— start LISTED ENTRIES —
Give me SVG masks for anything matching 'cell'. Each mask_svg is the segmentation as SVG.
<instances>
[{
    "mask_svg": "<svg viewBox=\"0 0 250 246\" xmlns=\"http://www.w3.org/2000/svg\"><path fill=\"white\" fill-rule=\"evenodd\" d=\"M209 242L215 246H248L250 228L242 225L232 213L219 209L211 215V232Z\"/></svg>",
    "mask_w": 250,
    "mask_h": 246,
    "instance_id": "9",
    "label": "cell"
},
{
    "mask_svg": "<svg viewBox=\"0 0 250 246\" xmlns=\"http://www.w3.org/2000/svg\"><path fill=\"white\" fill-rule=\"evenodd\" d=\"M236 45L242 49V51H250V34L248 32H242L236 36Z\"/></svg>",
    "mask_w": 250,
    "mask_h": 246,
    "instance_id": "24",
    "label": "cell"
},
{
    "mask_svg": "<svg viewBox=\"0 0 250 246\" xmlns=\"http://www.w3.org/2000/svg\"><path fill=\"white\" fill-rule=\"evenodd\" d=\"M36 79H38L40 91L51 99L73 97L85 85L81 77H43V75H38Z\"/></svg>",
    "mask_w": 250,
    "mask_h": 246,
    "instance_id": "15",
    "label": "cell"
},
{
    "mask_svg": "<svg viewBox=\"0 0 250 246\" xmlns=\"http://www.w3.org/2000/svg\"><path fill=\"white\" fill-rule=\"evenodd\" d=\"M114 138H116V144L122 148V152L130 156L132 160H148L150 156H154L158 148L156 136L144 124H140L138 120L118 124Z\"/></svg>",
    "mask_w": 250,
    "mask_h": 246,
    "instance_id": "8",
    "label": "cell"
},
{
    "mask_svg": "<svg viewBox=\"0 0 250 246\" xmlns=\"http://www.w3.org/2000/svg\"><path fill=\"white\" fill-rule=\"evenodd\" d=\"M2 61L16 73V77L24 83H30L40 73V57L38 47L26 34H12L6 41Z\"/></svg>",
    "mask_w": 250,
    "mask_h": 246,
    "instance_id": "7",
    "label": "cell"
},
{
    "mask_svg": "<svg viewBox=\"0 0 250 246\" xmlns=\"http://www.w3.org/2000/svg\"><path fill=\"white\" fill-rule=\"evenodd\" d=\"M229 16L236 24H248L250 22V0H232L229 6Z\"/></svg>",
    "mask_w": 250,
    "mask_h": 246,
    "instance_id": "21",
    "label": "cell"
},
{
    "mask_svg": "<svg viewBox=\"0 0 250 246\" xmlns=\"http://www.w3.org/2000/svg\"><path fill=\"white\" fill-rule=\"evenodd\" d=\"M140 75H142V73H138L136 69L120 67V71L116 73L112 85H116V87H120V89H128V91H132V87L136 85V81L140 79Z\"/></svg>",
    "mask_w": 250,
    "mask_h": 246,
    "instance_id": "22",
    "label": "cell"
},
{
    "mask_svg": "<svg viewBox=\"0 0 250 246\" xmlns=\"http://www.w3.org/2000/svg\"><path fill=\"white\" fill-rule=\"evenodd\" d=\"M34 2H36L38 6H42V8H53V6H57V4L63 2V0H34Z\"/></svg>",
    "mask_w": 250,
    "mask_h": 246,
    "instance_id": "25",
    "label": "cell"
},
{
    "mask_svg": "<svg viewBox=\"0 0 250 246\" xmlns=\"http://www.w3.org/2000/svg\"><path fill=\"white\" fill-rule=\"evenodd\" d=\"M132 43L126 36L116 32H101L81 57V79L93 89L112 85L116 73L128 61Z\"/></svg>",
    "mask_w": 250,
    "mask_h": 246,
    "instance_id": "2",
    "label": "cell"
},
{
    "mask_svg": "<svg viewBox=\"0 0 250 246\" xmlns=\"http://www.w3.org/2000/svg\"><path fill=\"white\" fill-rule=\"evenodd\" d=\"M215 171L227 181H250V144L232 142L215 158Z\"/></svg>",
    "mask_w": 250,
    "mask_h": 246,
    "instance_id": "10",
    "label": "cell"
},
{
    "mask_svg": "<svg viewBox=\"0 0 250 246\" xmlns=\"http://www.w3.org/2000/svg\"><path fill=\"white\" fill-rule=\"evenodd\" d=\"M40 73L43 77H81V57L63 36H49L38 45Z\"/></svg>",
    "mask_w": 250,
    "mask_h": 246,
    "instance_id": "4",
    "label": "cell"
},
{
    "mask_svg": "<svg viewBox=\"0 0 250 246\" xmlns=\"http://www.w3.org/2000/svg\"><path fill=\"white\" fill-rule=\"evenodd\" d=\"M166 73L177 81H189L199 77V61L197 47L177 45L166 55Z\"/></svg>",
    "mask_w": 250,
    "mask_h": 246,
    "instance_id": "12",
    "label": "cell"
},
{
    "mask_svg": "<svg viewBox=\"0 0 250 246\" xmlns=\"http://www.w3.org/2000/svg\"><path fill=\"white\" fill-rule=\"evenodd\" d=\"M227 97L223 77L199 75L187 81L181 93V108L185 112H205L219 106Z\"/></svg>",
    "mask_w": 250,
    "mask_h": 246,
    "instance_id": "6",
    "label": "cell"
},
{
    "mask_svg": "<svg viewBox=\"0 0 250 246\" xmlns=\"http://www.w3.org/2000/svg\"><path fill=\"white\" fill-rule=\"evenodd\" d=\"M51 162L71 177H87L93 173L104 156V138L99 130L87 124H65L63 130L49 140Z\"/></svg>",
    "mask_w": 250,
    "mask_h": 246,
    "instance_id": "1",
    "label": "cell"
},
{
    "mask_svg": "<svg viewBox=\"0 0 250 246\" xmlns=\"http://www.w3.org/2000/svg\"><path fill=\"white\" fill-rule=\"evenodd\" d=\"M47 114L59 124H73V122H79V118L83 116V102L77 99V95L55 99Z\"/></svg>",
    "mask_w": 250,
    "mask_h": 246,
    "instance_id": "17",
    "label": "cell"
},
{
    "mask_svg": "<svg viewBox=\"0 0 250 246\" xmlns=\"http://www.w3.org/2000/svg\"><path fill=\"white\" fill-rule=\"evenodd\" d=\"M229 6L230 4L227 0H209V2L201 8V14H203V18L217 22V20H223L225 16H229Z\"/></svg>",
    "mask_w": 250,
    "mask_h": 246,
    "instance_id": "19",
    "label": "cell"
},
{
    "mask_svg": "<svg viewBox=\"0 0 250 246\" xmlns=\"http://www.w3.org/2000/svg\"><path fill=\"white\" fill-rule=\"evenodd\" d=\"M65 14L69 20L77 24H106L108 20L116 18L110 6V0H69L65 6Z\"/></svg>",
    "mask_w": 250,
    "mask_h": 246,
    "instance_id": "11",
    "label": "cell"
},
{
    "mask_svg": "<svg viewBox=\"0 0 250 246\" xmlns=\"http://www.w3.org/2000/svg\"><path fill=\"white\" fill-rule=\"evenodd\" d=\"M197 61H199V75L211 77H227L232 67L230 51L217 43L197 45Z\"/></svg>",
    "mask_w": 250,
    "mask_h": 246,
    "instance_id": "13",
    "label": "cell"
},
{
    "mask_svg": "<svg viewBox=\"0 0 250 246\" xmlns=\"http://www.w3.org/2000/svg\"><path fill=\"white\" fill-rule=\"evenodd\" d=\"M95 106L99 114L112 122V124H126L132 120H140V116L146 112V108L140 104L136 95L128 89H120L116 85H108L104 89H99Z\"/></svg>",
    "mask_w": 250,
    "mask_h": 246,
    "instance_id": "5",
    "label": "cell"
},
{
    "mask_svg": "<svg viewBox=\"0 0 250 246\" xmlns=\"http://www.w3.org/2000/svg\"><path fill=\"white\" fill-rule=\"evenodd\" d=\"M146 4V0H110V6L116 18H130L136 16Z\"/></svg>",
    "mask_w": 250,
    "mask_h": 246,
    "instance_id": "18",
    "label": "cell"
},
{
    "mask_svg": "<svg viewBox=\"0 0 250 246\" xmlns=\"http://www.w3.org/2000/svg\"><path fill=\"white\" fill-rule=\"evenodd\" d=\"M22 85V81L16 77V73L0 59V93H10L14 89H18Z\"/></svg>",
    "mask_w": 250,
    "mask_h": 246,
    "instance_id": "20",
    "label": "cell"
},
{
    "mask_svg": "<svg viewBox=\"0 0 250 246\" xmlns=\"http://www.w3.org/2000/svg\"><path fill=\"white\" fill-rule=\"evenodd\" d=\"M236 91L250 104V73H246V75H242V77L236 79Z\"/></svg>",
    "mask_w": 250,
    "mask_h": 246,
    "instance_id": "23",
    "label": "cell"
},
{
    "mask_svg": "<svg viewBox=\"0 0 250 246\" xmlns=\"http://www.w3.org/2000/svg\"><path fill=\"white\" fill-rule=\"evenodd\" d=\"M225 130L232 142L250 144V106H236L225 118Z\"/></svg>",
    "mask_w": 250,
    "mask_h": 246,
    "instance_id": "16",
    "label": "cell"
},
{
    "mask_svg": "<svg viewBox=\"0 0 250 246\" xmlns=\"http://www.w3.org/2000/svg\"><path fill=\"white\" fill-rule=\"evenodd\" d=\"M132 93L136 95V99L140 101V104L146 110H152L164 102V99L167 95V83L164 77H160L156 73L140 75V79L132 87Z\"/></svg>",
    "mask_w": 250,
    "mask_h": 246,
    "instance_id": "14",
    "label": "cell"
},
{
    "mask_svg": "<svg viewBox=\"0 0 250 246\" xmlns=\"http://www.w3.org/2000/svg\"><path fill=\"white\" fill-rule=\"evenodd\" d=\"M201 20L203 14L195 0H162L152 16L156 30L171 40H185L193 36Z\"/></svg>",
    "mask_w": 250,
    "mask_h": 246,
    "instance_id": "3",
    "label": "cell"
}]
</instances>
— end LISTED ENTRIES —
**YOUR INSTRUCTIONS:**
Rewrite everything from the start of the lines down through the line containing "45L242 49V51H250V34L248 32H242L236", with "mask_svg" changed to "mask_path" and everything else left as it is.

**RESPONSE FOR THIS EXERCISE:**
Give me SVG masks for anything matching 'cell'. Each mask_path is the segmentation as SVG.
<instances>
[{
    "mask_path": "<svg viewBox=\"0 0 250 246\" xmlns=\"http://www.w3.org/2000/svg\"><path fill=\"white\" fill-rule=\"evenodd\" d=\"M209 242L215 246H248L250 228L242 225L232 213L219 209L211 215V232Z\"/></svg>",
    "mask_w": 250,
    "mask_h": 246,
    "instance_id": "9",
    "label": "cell"
},
{
    "mask_path": "<svg viewBox=\"0 0 250 246\" xmlns=\"http://www.w3.org/2000/svg\"><path fill=\"white\" fill-rule=\"evenodd\" d=\"M236 45L242 49V51H250V34L248 32H242L236 36Z\"/></svg>",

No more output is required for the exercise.